Print the data exactly as it is given, please.

- - -

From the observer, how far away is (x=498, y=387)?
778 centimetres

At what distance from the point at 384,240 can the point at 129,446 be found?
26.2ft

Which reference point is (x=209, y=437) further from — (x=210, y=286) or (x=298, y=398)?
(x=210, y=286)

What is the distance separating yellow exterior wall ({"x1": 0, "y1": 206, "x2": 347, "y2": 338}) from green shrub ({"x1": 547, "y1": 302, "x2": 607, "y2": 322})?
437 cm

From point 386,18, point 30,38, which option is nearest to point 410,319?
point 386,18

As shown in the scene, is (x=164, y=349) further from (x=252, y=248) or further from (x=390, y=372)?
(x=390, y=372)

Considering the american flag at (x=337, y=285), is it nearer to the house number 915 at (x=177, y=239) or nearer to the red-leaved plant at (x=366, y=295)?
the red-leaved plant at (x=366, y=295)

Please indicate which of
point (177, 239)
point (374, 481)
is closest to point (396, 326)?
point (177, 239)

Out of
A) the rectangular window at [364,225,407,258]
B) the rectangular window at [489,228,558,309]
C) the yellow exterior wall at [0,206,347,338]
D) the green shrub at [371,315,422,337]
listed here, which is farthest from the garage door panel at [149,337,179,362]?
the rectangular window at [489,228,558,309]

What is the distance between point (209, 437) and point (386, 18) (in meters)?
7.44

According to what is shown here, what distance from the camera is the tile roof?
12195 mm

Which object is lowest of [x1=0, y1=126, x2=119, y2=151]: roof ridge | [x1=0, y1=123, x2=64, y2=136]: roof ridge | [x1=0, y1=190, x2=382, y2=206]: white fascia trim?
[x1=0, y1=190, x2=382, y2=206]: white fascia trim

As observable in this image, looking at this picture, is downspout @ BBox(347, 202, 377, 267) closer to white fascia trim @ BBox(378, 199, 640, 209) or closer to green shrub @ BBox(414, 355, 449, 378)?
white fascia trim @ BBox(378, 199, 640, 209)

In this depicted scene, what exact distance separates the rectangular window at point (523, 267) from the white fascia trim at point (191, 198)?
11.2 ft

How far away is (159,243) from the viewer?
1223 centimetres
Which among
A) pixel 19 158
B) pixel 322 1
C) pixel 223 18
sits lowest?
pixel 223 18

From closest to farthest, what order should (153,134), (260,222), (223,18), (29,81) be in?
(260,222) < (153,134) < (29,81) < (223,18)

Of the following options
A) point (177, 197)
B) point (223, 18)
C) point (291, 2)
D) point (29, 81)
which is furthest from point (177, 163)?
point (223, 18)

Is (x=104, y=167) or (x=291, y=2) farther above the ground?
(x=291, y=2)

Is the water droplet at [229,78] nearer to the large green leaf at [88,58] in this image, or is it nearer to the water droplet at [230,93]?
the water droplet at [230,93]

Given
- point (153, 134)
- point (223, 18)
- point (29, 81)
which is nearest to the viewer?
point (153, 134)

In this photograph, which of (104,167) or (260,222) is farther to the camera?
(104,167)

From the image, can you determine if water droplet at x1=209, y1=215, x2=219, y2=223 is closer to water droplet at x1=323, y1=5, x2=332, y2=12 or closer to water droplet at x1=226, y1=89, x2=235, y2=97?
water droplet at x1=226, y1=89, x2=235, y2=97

- - -

_Output for this exercise_.
From the observer, how far away is (x=498, y=387)?
778 centimetres

At what distance from the point at 384,240 can the point at 129,446 be found?
26.2ft

Which reference point is (x=209, y=437) further from — (x=210, y=286) or (x=298, y=398)?
(x=210, y=286)

What is the distance separating yellow exterior wall ({"x1": 0, "y1": 206, "x2": 347, "y2": 338}) from green shrub ({"x1": 547, "y1": 302, "x2": 607, "y2": 322})?
437 cm

From point 386,18, point 30,38, which option is nearest to point 410,319?
point 386,18

As shown in the scene, is (x=164, y=349) further from (x=252, y=248) or further from (x=390, y=372)?
(x=390, y=372)

Considering the american flag at (x=337, y=285), is it nearer to the house number 915 at (x=177, y=239) or nearer to the red-leaved plant at (x=366, y=295)?
the red-leaved plant at (x=366, y=295)

Please indicate which of
point (177, 239)
point (374, 481)
is closest to point (396, 326)?
point (177, 239)

Out of
A) the rectangular window at [364,225,407,258]
B) the rectangular window at [489,228,558,309]
C) the yellow exterior wall at [0,206,347,338]
D) the green shrub at [371,315,422,337]
listed here, which is farthest from the garage door panel at [149,337,179,362]?
the rectangular window at [489,228,558,309]

What is the distance between point (209, 437) and point (386, 18) (in meters)?
7.44

According to what is shown here, what distance from the camera is the tile roof?
12195 mm

Which object is lowest of [x1=0, y1=126, x2=119, y2=151]: roof ridge | [x1=0, y1=123, x2=64, y2=136]: roof ridge | [x1=0, y1=190, x2=382, y2=206]: white fascia trim?
[x1=0, y1=190, x2=382, y2=206]: white fascia trim

As observable in this image, looking at this picture, is downspout @ BBox(347, 202, 377, 267) closer to white fascia trim @ BBox(378, 199, 640, 209) or closer to green shrub @ BBox(414, 355, 449, 378)?
white fascia trim @ BBox(378, 199, 640, 209)

In this depicted scene, what exact distance separates the rectangular window at point (523, 267) from the white fascia trim at point (191, 198)?
11.2 ft

How far away is (159,243) from the viewer?
1223 centimetres
Which among
A) pixel 19 158
B) pixel 322 1
C) pixel 223 18
sits lowest?
pixel 223 18

From closest to farthest, what order should (153,134), (260,222), (223,18), (29,81) be in?
(260,222) < (153,134) < (29,81) < (223,18)

Of the following options
A) point (177, 197)
B) point (223, 18)
C) point (291, 2)
D) point (29, 81)
which is furthest from point (177, 163)?
point (223, 18)

Is (x=104, y=167) or (x=291, y=2) farther above the ground?
(x=291, y=2)

Is the water droplet at [229,78] nearer to the large green leaf at [88,58] in this image, or is it nearer to the water droplet at [230,93]?
the water droplet at [230,93]

Given
- point (153, 134)
- point (223, 18)
- point (29, 81)
which is nearest to the viewer?
point (153, 134)

In this photograph, which of (104,167) or (260,222) is farther to the camera?
(104,167)

From the image, can you determine if water droplet at x1=209, y1=215, x2=219, y2=223 is closer to water droplet at x1=323, y1=5, x2=332, y2=12 or closer to water droplet at x1=226, y1=89, x2=235, y2=97?
water droplet at x1=226, y1=89, x2=235, y2=97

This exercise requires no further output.